◆ **Exercise**
What you return must be the full data, repeated verbatim, with no pictures in it.

◆ **Input data**
=== Begin Enclosure ===

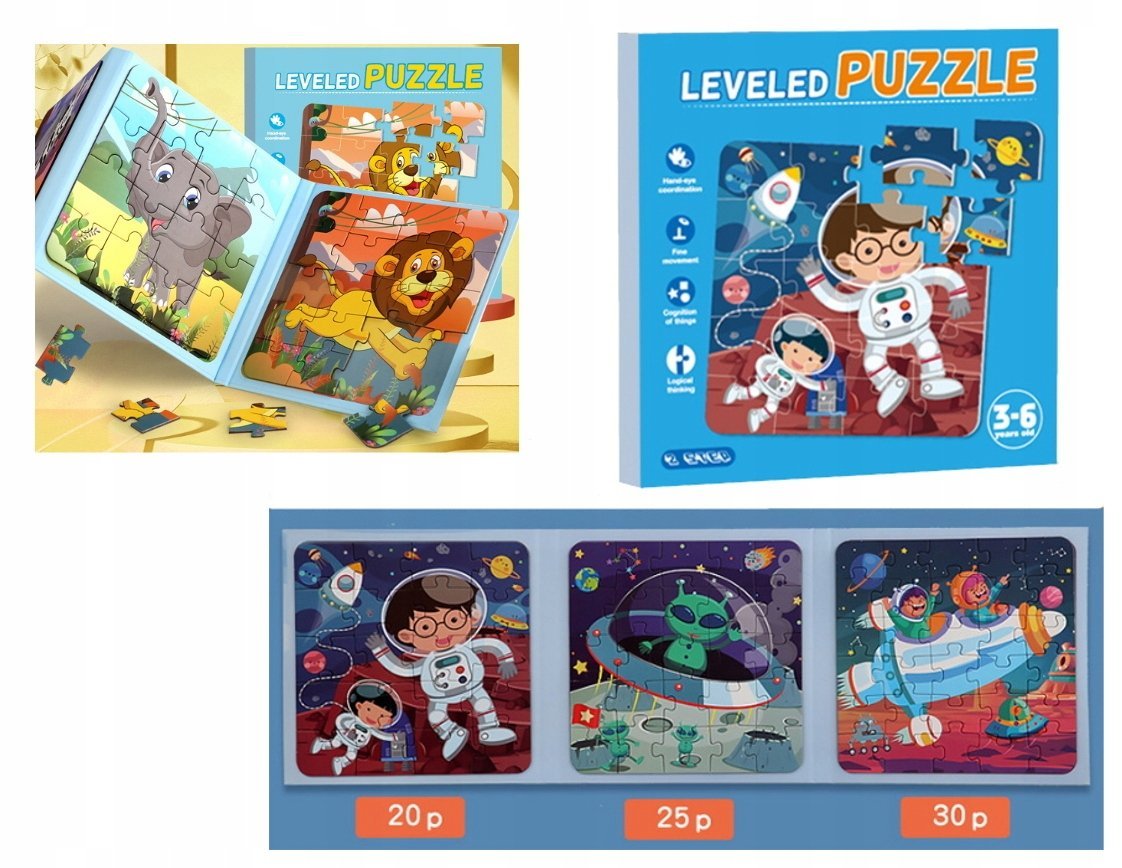 Puzzle kartonowe z magnesem kosmos 3 obrazki 18x18x1,5 cm ZA181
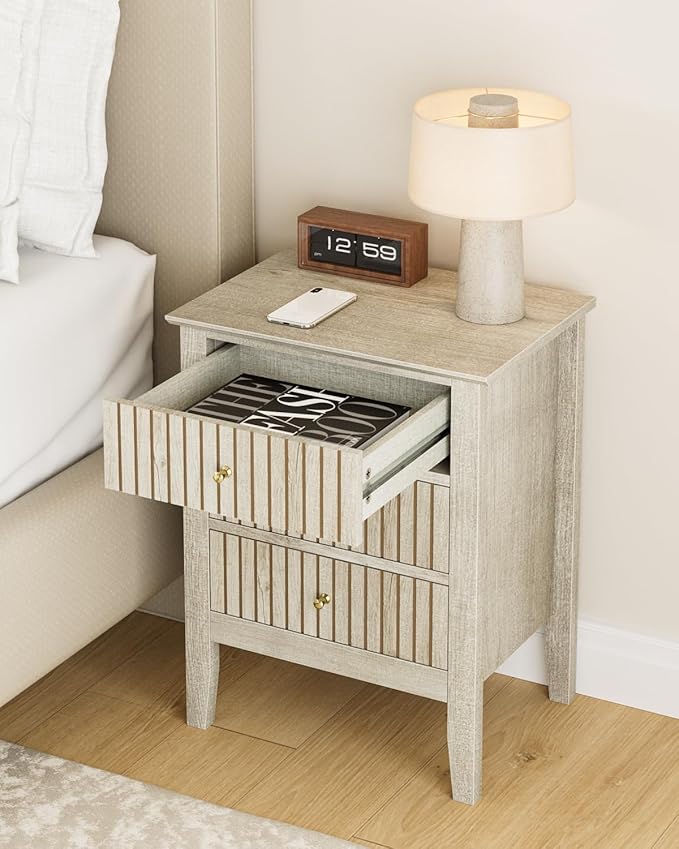 Night Stand, Fluted Nightstand Bedside Tall Farmhouse Nightstand - Image 5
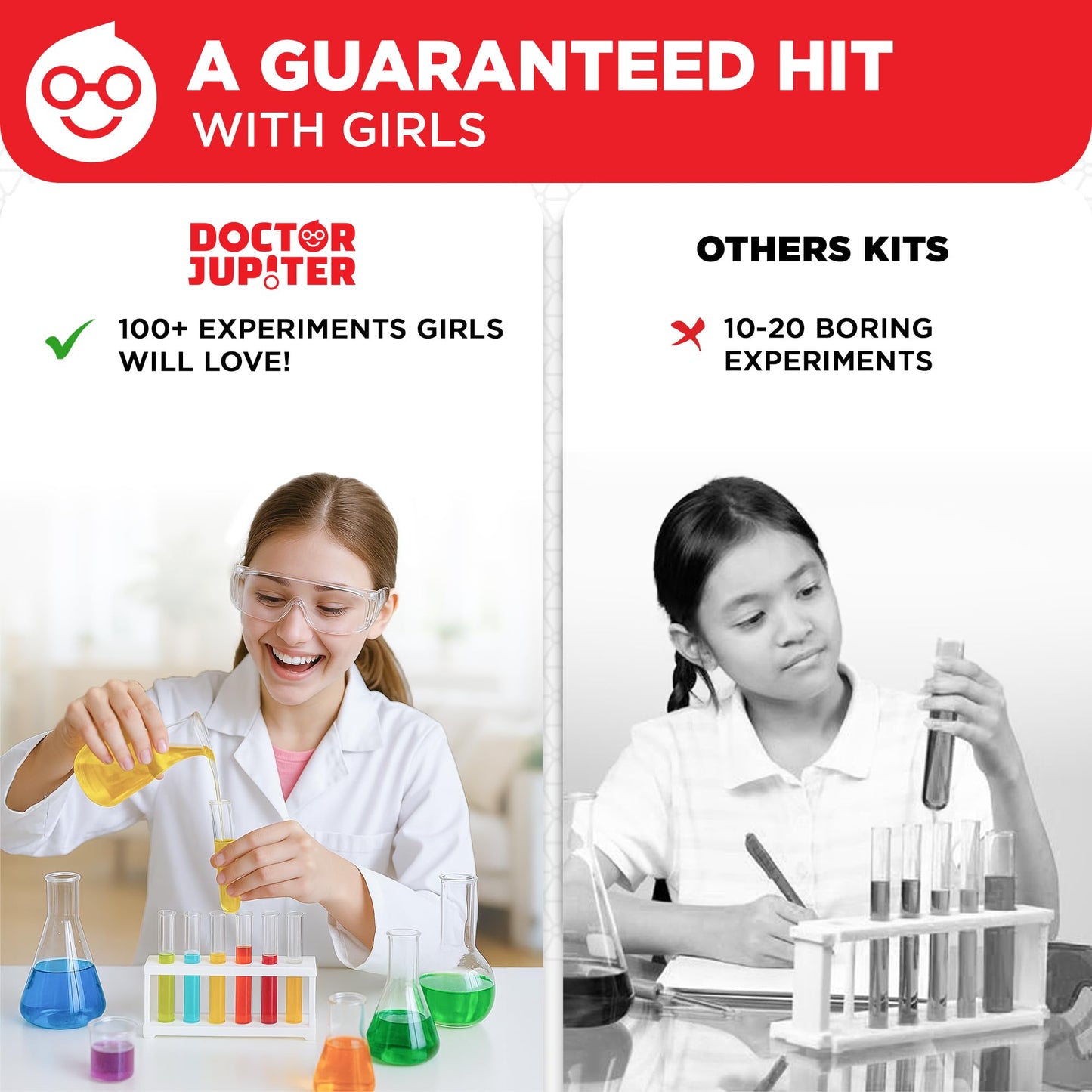 Doctor Jupiter Girls' Super Science Kit for Ages 8-12 | Birthday Gift Ideas for Girls 8,9,10+ Years Old | Chemistry Set with 100+ Experiments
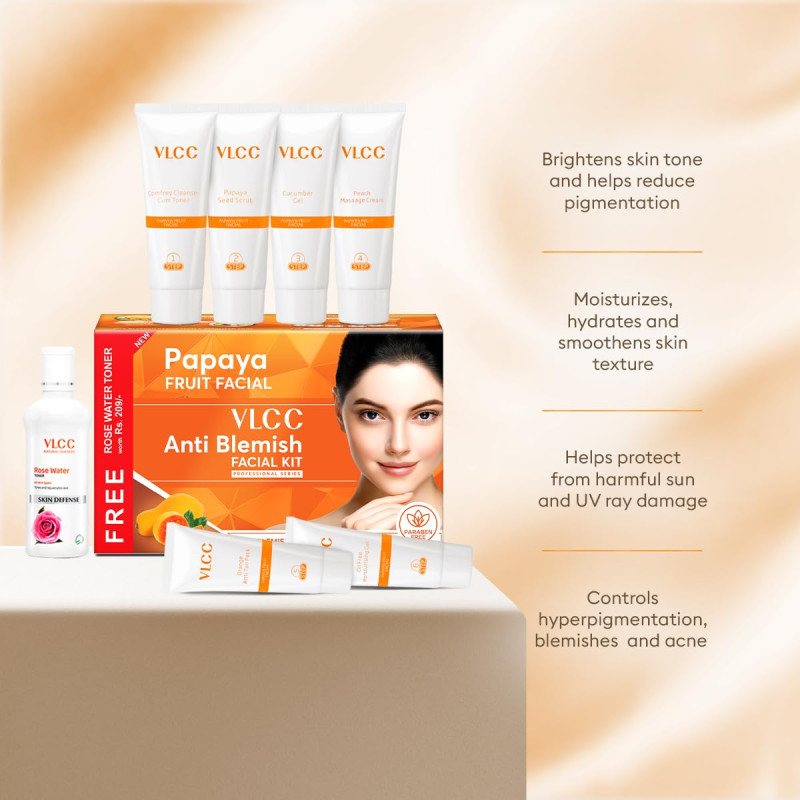 VLCC Papaya Fruit Facial Kit + FREE Rose Water Toner (300g + 100ml)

=== End Enclosure ===

◆ **Solution for this exercise**
 Puzzle kartonowe z magnesem kosmos 3 obrazki 18x18x1,5 cm ZA181
 Night Stand, Fluted Nightstand Bedside Tall Farmhouse Nightstand - Image 5
 Doctor Jupiter Girls' Super Science Kit for Ages 8-12 | Birthday Gift Ideas for Girls 8,9,10+ Years Old | Chemistry Set with 100+ Experiments
 VLCC Papaya Fruit Facial Kit + FREE Rose Water Toner (300g + 100ml)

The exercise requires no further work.